**Study questions**
(1) Retype the passage from the forum thread about nits, starting at the words "I found hair" and stopping after the words "which should help.".
(2) Decide whether each statement below agrees with the forum thread about nits. Answer yes or no for each, and quote the deciding words from the thread. (a) SocksRock recommends using tea tree. (b) HeathRobinson found hair straighteners useful on young children. (c) Heartbrokengirl14's mum put tea tree oil in their conditioner.
(3) In the forum thread about nits, what does knittedjest advise?

**Document section**
..........

Heartbrokengirl14 · 05/01/2019 23:38

Tea tree!
My mum used to put tea tree oil in our shampoo as we seemed to be a magnet and it seemed to work

Storybarn · 06/01/2019 14:30

Is there a particular reason why she's not treating her children for nits? Can you treat all of the children at the same time when you see them next? It's a shame that the cousins can't have a relationship because of a preventive problem.

knittedjest · 06/01/2019 14:40

Put your hair up in a ballerina bun and use copious amounts of hairspray.

eleigh66 · 06/01/2019 18:24

Storybarn

She's adamant that her kids don't have nits and if they did then they've come from my kids

OP posts:
HeathRobinson · 06/01/2019 18:27

I found hair straighteners useful on older teens.

SocksRock · 06/01/2019 18:34

Another vote for tight plaits/buns and a shit load of hairspray. Also douse them in tea tree which should help.

Nits are grim, we went through the cycle at school a few times and it's such hard work with three kids and me needing treated.

I vividly remember being sat in a client meeting, scratching the nape of my neck and coming away with a nit - lots of control needed not to screech!

HappyBumbleBee · 06/01/2019 18:37

i'm tempted to offer to take them for the day and go through their hair
I can understand that but it won't do any good... Its OK doing the hair but all bedding must be done too - many people believe they don't live for very long away from hair or heads, but they do.
Tea tree shampoo and conditioner once you've got rid is brilliant for keeping them away x

Purpleartichoke · 06/01/2019 18:55

I would not visit again until she addressed the problem. Honestly, I would talk to her again and if tell her you are very concerned for her children. If they have bits and she isn’t addressing the problem, it is probably a matter for child welfare.

..........

**Entries from a data collection**

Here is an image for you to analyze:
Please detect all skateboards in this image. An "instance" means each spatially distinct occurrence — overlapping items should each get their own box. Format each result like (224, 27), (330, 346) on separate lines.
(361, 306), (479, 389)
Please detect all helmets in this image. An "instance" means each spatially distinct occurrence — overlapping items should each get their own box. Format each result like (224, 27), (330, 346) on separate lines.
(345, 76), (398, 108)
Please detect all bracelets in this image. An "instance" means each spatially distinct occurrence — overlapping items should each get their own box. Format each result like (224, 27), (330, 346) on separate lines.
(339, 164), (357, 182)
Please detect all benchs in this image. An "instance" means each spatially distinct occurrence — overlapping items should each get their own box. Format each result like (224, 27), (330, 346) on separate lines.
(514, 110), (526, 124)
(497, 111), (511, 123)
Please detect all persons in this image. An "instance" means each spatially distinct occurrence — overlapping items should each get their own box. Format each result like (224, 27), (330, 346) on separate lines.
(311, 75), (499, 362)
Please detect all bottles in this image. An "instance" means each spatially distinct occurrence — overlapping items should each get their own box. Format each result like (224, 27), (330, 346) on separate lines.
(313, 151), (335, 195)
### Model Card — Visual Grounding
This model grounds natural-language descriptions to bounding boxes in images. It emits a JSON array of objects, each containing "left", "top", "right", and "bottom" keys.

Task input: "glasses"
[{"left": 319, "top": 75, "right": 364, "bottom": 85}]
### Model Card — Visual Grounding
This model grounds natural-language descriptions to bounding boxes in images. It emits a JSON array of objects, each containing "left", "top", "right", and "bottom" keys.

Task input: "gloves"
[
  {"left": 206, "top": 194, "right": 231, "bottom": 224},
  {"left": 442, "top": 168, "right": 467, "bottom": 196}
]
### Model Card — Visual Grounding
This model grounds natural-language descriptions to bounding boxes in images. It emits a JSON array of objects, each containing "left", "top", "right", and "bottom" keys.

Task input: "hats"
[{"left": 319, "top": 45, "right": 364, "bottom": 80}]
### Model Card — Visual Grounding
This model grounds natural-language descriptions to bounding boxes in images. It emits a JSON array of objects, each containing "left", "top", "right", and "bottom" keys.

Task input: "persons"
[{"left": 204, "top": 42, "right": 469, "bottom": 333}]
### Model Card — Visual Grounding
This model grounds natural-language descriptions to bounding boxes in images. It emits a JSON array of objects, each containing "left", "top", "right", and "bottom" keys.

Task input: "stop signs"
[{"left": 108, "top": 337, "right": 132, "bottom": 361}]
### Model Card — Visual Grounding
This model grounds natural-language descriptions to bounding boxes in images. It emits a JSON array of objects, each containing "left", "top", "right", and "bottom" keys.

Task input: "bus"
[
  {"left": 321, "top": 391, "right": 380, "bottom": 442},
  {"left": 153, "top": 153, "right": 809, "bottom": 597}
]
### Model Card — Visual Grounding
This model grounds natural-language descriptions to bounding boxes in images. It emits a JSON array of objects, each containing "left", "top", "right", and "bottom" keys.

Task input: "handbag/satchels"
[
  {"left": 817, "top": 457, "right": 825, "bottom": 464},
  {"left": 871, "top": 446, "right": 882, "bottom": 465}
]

..........

**Answer set**
(1)
I found hair straighteners useful on older teens.

SocksRock · 06/01/2019 18:34

Another vote for tight plaits/buns and a shit load of hairspray. Also douse them in tea tree which should help.

(2)
(a) Yes: "Also douse them in tea tree which should help."
(b) No: "I found hair straighteners useful on older teens."
(c) No: "My mum used to put tea tree oil in our shampoo"

(3) Knittedjest advises putting your hair up in a ballerina bun and using copious amounts of hairspray.